**DIRECTIVE**
Extend the project summary on triallate herbicide transport in the Palouse region below, starting right after its final sentence.

**TEXT**

Focus Categories: ST, HYDROL, WQL

Keywords: Agriculture, Contaminant Transport, Groundwater Hydrology, Groundwater Quality, Herbicides, Leaching, Organic Compounds, Pollutants, Rivers, Runoff, Solute Transport, Unsaturated Flow, Water Quality

Project Duration: The project duration shall be 3/1/99 to 2/28/2000.

Fiscal year 1999 federal funds: __$18,120__ (Total)

Fiscal year 1999 Non-federal funds: ___$36,501__ (Total)

Principal investigator(s) name(s) and University: Richelle Allen-King, C. Kent Keller, John Schaumloffel, Washington State University

Congressional district of university where the research is to be conducted: 5th


Pesticides (insecticides, herbicides, and fungicides) are repeatedly applied to farm fields with the intent of increasing the productivity of agricultural crops. While the increased and more efficient food production derived from chemical use is beneficial to society, the accumulative effect of adding pesticides to crops within a regional area can have adverse effects on the quality of water resources, placing at risk both human and environmental health. The State of Washington Water Research Center has highlighted the identification of sources, amounts and types of pollutants entering streams and groundwater aquifers as Research Priority Areas II. B. and II. C. (Attachment D, Call for Research Proposals).

River basin-scale research conducted by U.S. Geological Survey and Washington Department of Ecology scientists has demonstrated that many pesticides are detectable in surface and groundwaters of Washington state - few are detected at concentrations which exceed a water quality standard. However, triallate (trade name, Far-go), has been detected in the Palouse River at Hooper at concentrations which exceed a freshwater chronic criteria for aquatic life. While these data demonstrate that triallate, an herbicide used extensively in the Palouse region of Washington state, is present in surface water, no studies in the region exist which provide information about the pathways by which triallate enters the surface water. Few studies on the fate of this chemical at the field-scale have been conducted in any region - none have been conducted in the Palouse region. Without information about transport pathways at the field-scale, solutions which will effectively reduce surface water concentrations cannot be determined. The proposed study will determine the triallate mass discharge entering surface water from each of the overland and subsurface pathways at the field-scale. The triallate mass discharge data to be collected as part of the proposed project will be used to evaluate the primary pathway(s) for compound transport. It is expected that the process-based information collected will be useful in providing an improved understanding of the transport of other moderately hydrophobic organic pollutants in the hydrologic system in this region.

(Entries of spatial reasoning questions)
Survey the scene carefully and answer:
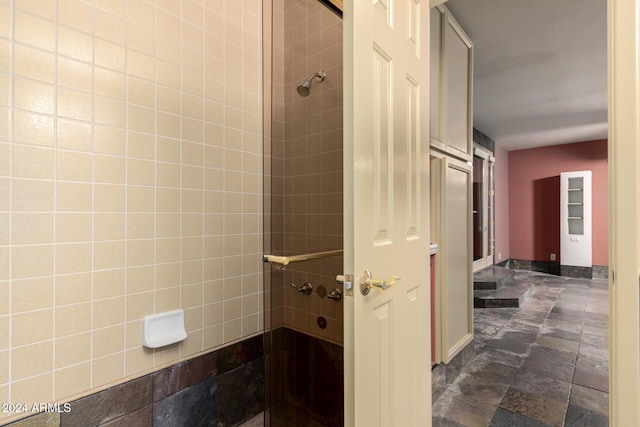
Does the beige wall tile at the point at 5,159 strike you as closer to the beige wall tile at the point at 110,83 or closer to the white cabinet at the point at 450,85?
the beige wall tile at the point at 110,83

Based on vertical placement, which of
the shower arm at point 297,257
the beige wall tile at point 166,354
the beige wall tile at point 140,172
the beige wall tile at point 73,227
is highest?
the beige wall tile at point 140,172

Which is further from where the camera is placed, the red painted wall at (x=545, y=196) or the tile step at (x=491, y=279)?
the red painted wall at (x=545, y=196)

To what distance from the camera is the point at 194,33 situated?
4.66ft

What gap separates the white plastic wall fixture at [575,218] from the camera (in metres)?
6.12

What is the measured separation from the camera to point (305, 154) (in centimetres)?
142

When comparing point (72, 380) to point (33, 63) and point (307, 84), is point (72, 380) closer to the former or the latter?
point (33, 63)

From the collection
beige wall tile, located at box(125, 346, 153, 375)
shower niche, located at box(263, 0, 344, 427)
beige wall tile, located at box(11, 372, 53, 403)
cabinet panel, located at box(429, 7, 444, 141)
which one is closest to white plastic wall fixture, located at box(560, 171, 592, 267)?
cabinet panel, located at box(429, 7, 444, 141)

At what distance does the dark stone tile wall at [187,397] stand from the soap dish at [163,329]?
0.43ft

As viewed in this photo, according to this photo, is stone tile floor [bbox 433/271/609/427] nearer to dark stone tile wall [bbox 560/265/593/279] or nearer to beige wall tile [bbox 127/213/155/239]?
beige wall tile [bbox 127/213/155/239]

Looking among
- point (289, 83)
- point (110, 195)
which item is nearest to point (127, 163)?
point (110, 195)

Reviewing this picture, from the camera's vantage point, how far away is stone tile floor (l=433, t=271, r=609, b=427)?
1.93 meters

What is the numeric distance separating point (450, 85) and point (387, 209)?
1.71 m

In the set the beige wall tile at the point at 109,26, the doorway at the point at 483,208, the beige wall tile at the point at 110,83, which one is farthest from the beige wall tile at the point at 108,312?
the doorway at the point at 483,208

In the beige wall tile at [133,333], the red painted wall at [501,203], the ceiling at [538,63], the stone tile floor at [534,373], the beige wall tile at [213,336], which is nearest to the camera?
the beige wall tile at [133,333]
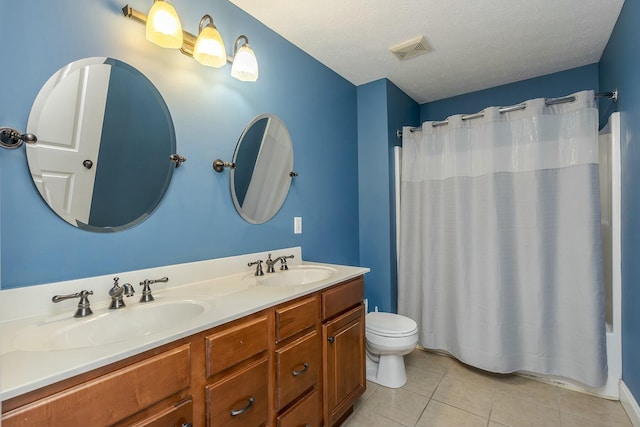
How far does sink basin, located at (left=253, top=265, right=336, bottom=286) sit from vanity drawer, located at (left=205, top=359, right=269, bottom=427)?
566 millimetres

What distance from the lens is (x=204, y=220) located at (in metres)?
1.48

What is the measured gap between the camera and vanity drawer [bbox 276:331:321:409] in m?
1.19

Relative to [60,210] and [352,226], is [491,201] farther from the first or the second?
[60,210]

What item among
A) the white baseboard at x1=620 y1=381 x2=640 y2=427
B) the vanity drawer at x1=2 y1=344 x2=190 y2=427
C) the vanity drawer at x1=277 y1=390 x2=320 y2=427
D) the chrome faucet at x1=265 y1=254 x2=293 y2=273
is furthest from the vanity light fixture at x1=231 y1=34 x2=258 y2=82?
the white baseboard at x1=620 y1=381 x2=640 y2=427

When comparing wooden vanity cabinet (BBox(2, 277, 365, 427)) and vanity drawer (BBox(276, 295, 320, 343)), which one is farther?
vanity drawer (BBox(276, 295, 320, 343))

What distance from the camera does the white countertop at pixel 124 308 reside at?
0.65m

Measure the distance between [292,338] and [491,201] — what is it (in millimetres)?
1787

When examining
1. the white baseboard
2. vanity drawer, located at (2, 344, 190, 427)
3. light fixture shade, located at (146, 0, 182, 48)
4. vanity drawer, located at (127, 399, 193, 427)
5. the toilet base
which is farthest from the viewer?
the toilet base

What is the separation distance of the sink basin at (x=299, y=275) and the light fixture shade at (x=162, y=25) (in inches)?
45.9

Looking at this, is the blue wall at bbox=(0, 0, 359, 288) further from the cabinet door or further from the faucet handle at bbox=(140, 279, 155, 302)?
the cabinet door

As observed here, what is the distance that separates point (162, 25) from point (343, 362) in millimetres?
1738

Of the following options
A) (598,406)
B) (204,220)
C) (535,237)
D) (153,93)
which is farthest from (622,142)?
(153,93)

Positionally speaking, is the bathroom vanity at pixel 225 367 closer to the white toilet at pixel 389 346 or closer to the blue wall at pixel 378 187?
the white toilet at pixel 389 346

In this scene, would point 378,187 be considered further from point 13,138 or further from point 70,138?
point 13,138
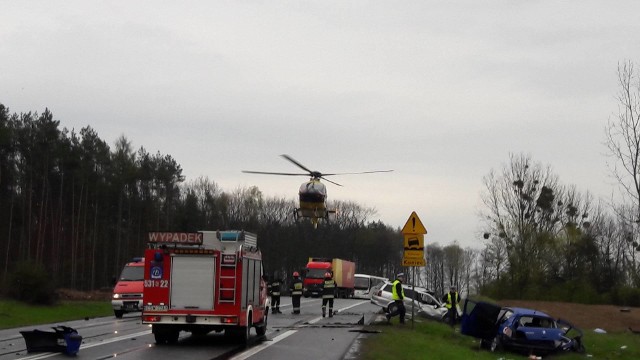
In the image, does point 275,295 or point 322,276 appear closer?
point 275,295

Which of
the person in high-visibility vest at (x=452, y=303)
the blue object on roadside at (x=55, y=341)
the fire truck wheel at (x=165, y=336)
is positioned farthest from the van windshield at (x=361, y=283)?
the blue object on roadside at (x=55, y=341)

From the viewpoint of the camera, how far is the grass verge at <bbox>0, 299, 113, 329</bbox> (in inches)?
1201

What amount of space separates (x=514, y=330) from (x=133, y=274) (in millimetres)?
17117

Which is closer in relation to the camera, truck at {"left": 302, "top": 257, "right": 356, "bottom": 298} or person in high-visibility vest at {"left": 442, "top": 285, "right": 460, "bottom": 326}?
person in high-visibility vest at {"left": 442, "top": 285, "right": 460, "bottom": 326}

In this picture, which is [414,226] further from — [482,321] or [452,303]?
[452,303]

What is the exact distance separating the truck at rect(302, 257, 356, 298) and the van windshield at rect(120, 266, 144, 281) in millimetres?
30208

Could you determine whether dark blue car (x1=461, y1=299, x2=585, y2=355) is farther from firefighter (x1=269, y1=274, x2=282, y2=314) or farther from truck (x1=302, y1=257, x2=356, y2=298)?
truck (x1=302, y1=257, x2=356, y2=298)

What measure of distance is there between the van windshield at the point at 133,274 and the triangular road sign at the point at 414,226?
14.1 meters

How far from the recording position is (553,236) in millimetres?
56688

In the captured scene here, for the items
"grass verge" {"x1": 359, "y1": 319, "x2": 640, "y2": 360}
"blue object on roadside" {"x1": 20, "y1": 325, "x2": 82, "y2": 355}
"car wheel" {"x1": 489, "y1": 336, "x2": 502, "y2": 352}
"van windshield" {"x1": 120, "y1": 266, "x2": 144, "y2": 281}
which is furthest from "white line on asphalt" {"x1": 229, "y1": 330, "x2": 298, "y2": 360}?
"van windshield" {"x1": 120, "y1": 266, "x2": 144, "y2": 281}

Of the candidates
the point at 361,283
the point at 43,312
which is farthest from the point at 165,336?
the point at 361,283

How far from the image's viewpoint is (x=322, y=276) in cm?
6888

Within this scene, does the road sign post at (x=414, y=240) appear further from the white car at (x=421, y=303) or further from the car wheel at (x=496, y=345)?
the white car at (x=421, y=303)

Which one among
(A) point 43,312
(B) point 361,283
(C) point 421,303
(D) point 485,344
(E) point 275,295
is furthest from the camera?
(B) point 361,283
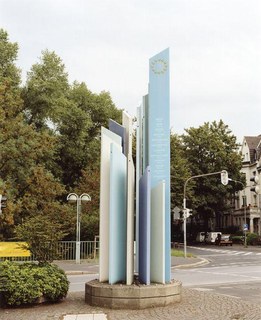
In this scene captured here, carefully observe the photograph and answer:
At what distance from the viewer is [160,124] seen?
1255 centimetres

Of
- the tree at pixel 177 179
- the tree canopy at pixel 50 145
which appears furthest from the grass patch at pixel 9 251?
the tree at pixel 177 179

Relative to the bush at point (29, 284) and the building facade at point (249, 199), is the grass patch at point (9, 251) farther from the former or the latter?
the building facade at point (249, 199)

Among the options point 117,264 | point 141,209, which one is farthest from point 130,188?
point 117,264

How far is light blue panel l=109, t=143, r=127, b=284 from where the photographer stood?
1143 centimetres

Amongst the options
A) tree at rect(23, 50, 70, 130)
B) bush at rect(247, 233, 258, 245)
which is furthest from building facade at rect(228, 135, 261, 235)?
tree at rect(23, 50, 70, 130)

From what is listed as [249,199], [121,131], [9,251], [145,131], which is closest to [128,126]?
[121,131]

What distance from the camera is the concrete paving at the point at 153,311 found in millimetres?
9758

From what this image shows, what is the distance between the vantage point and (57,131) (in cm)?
4578

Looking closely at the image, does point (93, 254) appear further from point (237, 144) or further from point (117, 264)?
point (237, 144)

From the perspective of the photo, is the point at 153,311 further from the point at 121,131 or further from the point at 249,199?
the point at 249,199

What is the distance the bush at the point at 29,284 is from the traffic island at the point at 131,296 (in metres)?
0.86

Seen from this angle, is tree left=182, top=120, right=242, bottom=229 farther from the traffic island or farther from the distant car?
the traffic island

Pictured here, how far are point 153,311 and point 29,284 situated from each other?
280cm

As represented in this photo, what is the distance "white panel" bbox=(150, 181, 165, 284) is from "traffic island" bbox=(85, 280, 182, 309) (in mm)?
643
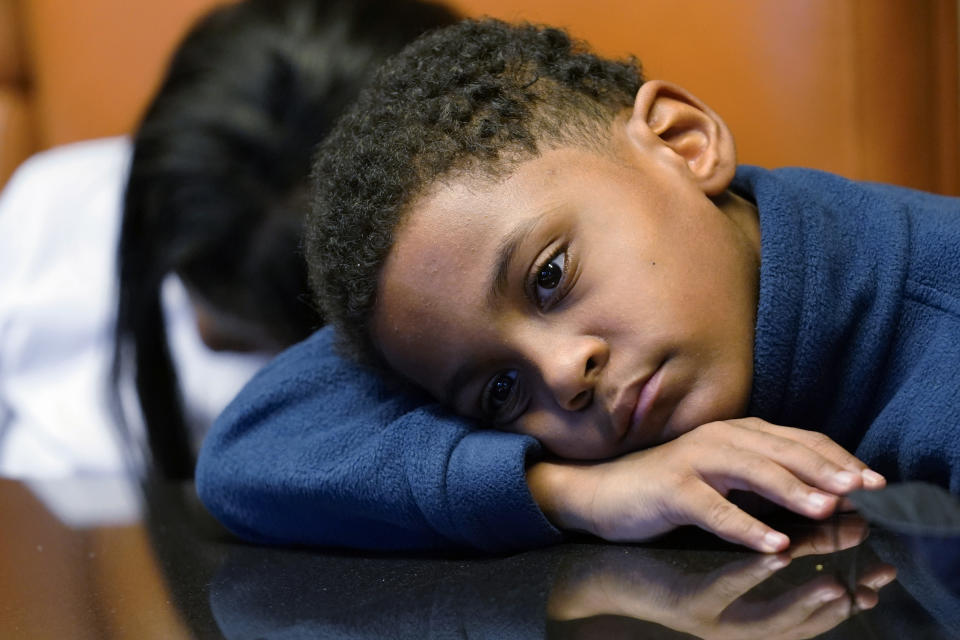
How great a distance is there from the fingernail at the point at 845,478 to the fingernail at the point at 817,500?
0.04 ft

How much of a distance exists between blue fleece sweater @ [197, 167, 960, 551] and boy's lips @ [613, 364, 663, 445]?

**IN RESPONSE**
The proposed research project will be the first field-scale study of the transport pathways for triallate in this region. Because the determination of subsurface transport is an important component of the work, the distribution of triallate within the subsurface will be better characterized than it has been previously. The project focuses on a mass balance or accounting of the chemical. Because the study begins to focus attention on the processes which control transport, the information gained will provide insights on the fate of other chemicals with similar physicochemical properties. We anticipate that the study will help to transform the conceptual model for chemical transport in the shallow subsurface in this region. The results of this quantitative and hypothesis-driven study will be publishable in an internationally recognized journal, such as the Journal of Contaminant Hydrology.

This project establishes a new avenue of research on a topic of regional and statewide water quality importance within the existing contaminant hydrology program at WSU. The project involves the development of research linkages between the Departments of Geology and Chemistry within the WSU campus. An active contaminant hydrology program will benefit WSU students by exposing them to high-quality and topical hydrologic research, and better prepare them to address Washington's environmental problems after graduation. The research will be of interest to both farmers in the region interested in minimizing herbicide expenditures and loss to surface water, and to the Washington Department of Ecology (WDOE) in strategic planning to clean-up Washington's surface water. PI Allen-King can make this information accessible to WDOE staff by continued participation in their Science Advisory Board.


Goal and Objectives

The occurrence of pesticides in surface waters is in part a consequence of increased chemical usage to improve agricultural productivity over the past approximately 50 years. Pesticides can be relatively mobile when suspended in stream or river flow, transport downstream and dispersion within the reservoirs of the hydrologic cycle occurs and gains the potential to affect both human and environmental health over a relatively wide area (Larson et al., 1997).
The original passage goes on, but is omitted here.